[Material]
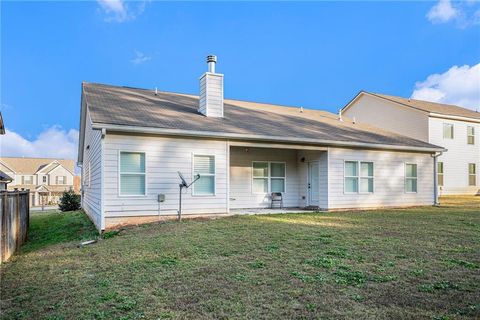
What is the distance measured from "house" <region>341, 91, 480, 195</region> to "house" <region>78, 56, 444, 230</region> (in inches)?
295

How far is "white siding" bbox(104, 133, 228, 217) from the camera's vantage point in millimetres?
9977

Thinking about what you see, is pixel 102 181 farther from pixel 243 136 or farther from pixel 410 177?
pixel 410 177

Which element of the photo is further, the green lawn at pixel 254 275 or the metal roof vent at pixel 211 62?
the metal roof vent at pixel 211 62

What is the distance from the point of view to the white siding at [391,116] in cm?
2259

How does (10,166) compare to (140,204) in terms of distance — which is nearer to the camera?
(140,204)

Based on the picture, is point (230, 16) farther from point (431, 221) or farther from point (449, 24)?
point (431, 221)

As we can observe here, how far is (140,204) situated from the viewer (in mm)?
10336

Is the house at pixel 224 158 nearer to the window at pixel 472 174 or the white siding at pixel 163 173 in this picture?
the white siding at pixel 163 173

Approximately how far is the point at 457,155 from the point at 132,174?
21775mm

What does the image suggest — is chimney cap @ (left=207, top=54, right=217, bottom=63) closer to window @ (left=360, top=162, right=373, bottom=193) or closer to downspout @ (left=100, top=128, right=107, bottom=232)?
downspout @ (left=100, top=128, right=107, bottom=232)

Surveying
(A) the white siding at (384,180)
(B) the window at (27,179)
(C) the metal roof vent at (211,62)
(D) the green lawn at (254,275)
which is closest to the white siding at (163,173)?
(D) the green lawn at (254,275)

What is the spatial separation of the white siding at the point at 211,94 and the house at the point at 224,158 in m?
0.04

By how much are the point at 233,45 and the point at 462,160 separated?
16662mm

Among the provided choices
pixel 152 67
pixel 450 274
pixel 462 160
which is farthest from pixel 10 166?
pixel 450 274
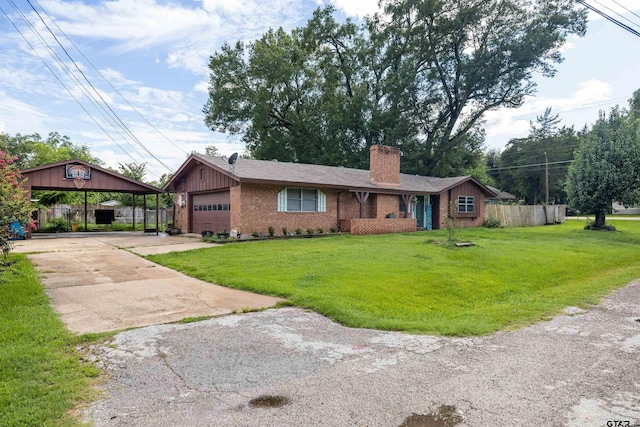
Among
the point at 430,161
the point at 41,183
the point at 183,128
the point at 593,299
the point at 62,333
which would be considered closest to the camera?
the point at 62,333

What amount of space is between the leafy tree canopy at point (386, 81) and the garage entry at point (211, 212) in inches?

[Task requirements]
Pictures are to be left out; all else in the entries above is to be quoted exactly.

[Solution below]
What is the distance measured from "house" <region>341, 91, 480, 195</region> to "house" <region>78, 56, 444, 230</region> (in inches)?
295

How far is "white siding" bbox(104, 133, 228, 217) from the camera's vantage point in millimetres?
9977

Thinking about what you see, is pixel 102 181 farther from pixel 243 136 or farther from pixel 410 177?
pixel 410 177

Which element of the photo is further, the green lawn at pixel 254 275 or the metal roof vent at pixel 211 62?
the metal roof vent at pixel 211 62

What is the distance from the point of view to the white siding at [391,116] in cm?
2259

How does (10,166) compare to (140,204) in terms of distance — which is nearer to the camera?
(140,204)

Based on the picture, is point (230, 16) farther from point (431, 221) or farther from point (449, 24)?
point (431, 221)

As we can observe here, how far is (140,204) situated from the viewer (in mm)?
10336

Is the house at pixel 224 158 nearer to the window at pixel 472 174 or the white siding at pixel 163 173 in this picture?
the white siding at pixel 163 173

Approximately how far is the point at 457,155 from the point at 132,174?
21775mm

What does the image suggest — is chimney cap @ (left=207, top=54, right=217, bottom=63) closer to window @ (left=360, top=162, right=373, bottom=193) or closer to downspout @ (left=100, top=128, right=107, bottom=232)?
downspout @ (left=100, top=128, right=107, bottom=232)

Surveying
(A) the white siding at (384,180)
(B) the window at (27,179)
(C) the metal roof vent at (211,62)
(D) the green lawn at (254,275)
which is closest to the white siding at (163,173)?
(D) the green lawn at (254,275)

What is the spatial separation of the white siding at the point at 211,94 and the house at the point at 224,158 in m?
0.04

By how much are the point at 233,45 and the point at 462,160 separated?
16662mm

Among the provided choices
pixel 152 67
pixel 450 274
pixel 462 160
which is farthest from pixel 10 166?
pixel 450 274
Among
the point at 430,161
the point at 41,183
the point at 183,128
the point at 593,299
the point at 62,333
which would be considered closest to the camera?
the point at 62,333

What amount of space is between the leafy tree canopy at point (386, 81) and the garage entry at point (211, 212) in inches?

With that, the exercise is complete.